Nicole Bentley is responsible for the management of the Nutrition Services offered at Nutrition Australia Qld. In this article she looks at dealing with fussiness and helping toddlers to make healthy food choices.
Mealtimes with toddlers can be a challenging time of day for parents. While parents want to provide the best food choices for their young children, sometimes toddlers don’t agree with the choices – that can be trying!
The toddler years are a key time in the development of lifelong healthy eating habits and a child’s sense of autonomy. Encouraging toddlers to choose healthy foods at this time can make all the difference to their lives in the future.
The toddler years are a time of change. Once your child has turned one year old you might notice that they:
- Start to show some food preferences e.g. preferring different textures, tastes, and colours
- Like to feed themselves and be more independent
- Suddenly change what foods they like and dislike
- Are less interested in trying new foods (hang in there, this usually improves as they approach five years of age)
Sometimes these changes make life a little frustrating for parents as they continue to try to provide a healthy balance of food for their children. Here are some tips to help keep family mealtimes, happy and relaxed for toddlers and the rest of the family.

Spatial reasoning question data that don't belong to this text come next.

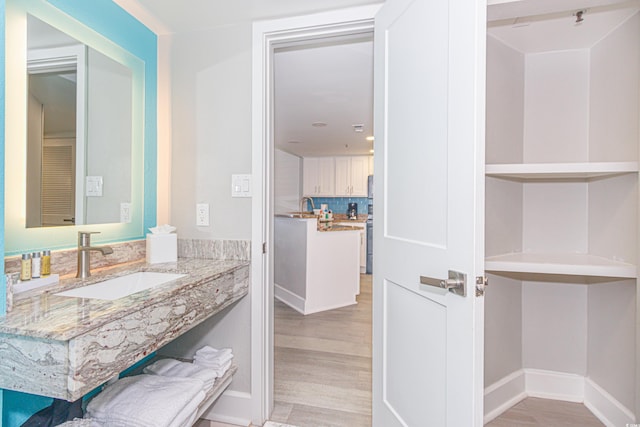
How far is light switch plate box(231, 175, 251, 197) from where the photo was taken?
5.93 feet

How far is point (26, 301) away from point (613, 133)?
2.74 metres

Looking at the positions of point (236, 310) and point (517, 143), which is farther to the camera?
point (517, 143)

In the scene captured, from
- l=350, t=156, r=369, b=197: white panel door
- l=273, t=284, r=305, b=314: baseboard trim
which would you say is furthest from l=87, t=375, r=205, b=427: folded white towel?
l=350, t=156, r=369, b=197: white panel door

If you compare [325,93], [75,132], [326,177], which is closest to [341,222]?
[326,177]

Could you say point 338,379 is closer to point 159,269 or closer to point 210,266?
point 210,266

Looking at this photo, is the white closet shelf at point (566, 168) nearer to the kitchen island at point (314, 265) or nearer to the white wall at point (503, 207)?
the white wall at point (503, 207)

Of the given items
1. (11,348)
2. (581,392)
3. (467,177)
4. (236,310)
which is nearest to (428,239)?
(467,177)

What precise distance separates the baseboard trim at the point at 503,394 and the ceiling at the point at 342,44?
6.40 ft

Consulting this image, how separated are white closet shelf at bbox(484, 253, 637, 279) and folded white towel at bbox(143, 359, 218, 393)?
1424 millimetres

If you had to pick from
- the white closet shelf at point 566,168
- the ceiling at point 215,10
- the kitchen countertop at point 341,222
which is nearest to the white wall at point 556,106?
the white closet shelf at point 566,168

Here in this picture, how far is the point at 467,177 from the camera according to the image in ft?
3.45

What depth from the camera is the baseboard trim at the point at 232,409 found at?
180 cm

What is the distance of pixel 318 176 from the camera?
674cm

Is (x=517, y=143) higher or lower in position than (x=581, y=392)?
higher
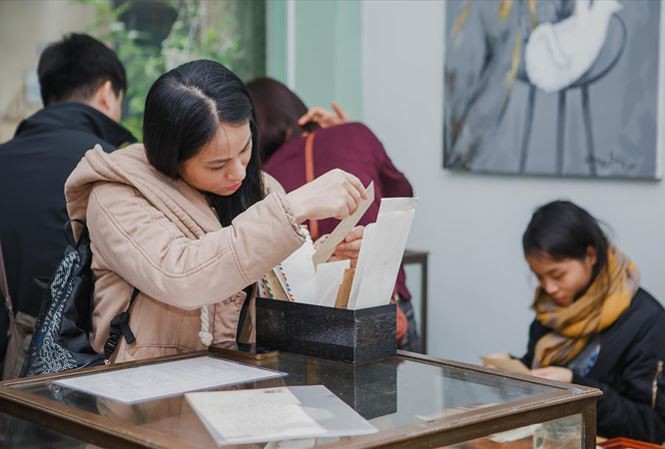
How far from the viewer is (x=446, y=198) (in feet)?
12.7

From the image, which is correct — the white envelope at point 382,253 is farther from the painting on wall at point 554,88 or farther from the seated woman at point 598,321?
the painting on wall at point 554,88

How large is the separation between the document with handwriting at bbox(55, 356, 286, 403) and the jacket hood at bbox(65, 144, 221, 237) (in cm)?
29

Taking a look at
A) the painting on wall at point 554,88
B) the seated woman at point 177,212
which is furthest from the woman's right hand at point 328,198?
the painting on wall at point 554,88

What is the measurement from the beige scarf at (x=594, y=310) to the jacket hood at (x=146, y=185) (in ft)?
4.57

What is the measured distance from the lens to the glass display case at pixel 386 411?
1.17 m

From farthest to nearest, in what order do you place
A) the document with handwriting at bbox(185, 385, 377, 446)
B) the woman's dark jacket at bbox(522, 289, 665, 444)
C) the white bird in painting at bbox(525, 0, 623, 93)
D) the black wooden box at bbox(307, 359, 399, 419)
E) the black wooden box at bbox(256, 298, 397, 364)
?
the white bird in painting at bbox(525, 0, 623, 93), the woman's dark jacket at bbox(522, 289, 665, 444), the black wooden box at bbox(256, 298, 397, 364), the black wooden box at bbox(307, 359, 399, 419), the document with handwriting at bbox(185, 385, 377, 446)

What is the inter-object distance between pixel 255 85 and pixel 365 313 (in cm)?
167

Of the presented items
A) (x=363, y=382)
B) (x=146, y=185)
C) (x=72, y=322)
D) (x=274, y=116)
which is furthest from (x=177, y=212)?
(x=274, y=116)

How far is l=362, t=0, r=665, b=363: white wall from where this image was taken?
362 cm

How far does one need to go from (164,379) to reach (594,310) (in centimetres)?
169

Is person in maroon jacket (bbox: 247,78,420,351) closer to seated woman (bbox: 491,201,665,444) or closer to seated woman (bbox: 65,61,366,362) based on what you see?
seated woman (bbox: 491,201,665,444)

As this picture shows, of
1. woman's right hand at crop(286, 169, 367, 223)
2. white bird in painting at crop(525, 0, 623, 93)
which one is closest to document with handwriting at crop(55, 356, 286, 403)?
woman's right hand at crop(286, 169, 367, 223)

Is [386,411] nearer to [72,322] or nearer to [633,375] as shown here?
[72,322]

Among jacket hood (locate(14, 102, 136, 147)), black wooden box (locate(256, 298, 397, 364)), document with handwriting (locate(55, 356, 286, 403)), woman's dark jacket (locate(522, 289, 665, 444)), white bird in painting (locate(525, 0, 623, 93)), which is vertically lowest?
woman's dark jacket (locate(522, 289, 665, 444))
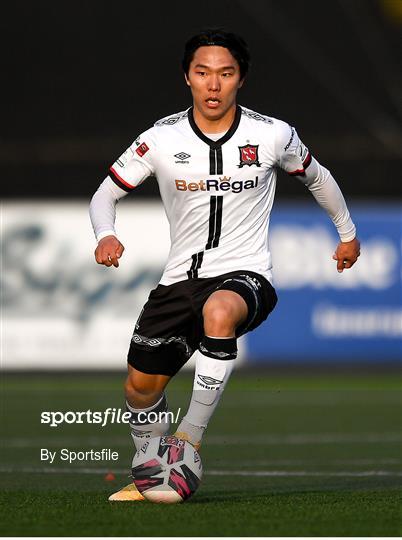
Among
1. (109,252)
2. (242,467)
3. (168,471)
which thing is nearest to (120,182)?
(109,252)

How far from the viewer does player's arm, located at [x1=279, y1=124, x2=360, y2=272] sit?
302 inches

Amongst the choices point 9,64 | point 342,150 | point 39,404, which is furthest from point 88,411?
point 9,64

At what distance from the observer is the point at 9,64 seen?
23641mm

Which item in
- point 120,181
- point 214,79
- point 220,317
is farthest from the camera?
point 120,181

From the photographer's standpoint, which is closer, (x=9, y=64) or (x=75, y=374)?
(x=75, y=374)

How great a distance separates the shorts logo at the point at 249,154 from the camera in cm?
755

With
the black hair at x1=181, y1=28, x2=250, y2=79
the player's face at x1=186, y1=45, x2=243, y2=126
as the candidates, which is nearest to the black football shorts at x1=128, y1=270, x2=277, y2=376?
the player's face at x1=186, y1=45, x2=243, y2=126

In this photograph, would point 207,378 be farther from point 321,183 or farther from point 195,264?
point 321,183

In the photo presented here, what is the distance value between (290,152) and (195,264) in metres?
0.73

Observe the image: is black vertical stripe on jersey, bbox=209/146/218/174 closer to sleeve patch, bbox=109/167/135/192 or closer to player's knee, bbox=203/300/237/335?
sleeve patch, bbox=109/167/135/192

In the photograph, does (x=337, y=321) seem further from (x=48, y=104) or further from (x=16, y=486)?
(x=16, y=486)

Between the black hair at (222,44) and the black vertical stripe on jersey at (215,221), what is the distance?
621mm

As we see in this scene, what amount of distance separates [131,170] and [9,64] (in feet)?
53.6

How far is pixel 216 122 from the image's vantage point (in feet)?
24.9
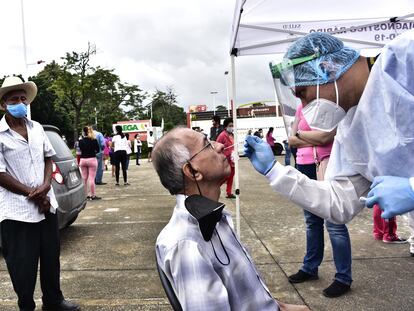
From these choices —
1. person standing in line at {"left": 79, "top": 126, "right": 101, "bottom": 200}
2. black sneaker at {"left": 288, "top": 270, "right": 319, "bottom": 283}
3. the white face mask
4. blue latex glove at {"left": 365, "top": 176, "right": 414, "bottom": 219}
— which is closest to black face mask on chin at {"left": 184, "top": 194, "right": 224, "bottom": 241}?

Be a good role model and eat together as much as possible
Eat together as a family as often as possible – toddlers learn by watching what and how parents and siblings eat. Be a good role model by letting your child see you and other family members enjoying healthy foods every day. Comment on how delicious your fish is and how it will make you big and strong. Talk about the colour, texture and taste of the tomato you’re eating and even try getting your toddler involved in growing some vegetables.
Parents provide, children decide
As a parent you decide which foods to provide, but it helps your toddler develop their independence if you let them decide how much to eat. As a parent, one of your many jobs is to provide nutritious meals for your child. Meals don’t have to be gourmet or made up of expensive “superfoods”- a nutritionally balanced meal based on the five food groups (grains, vegetables, fruit, dairy and lean meat/alternatives) will provide all the nutrients a child needs. Serve it up and let them decide if they eat it or not. A lot of the time they won’t but if you keep offering it, one day they just might.
Children are born with ‘neophobia’ (fear of the new). This means they may prefer to be a bit familiar with a new food before they are ready to accept it. Letting children experience new foods using all their senses including seeing, touching, smelling, and then finally tasting food, can help decrease their anxiety and increase their food acceptance. Remember it might take 10 times or more of trying a new food before your child can really decide if they like it or not – don’t give up the first time they refuse a new food, offer it again soon, at another mealtime.
Sometimes it can also help when introducing new foods to keep something familiar on the plate. Toddlers like familiarity. Whenever offering a new food always pair it with at least one thing you know they like. This can help them with the fear of the unknown and hopefully get them to try something new.
Another helpful tip could be to use a ‘learning plate’. This is an empty plate in the middle of the table where your child (and even us adults) can put food on there that we ‘are not quite sure about’. This will still allow the foods being refused to be on the table which provides exposure to the child. At the next meal time, you could ask your child to try the food before putting it on the learning plate.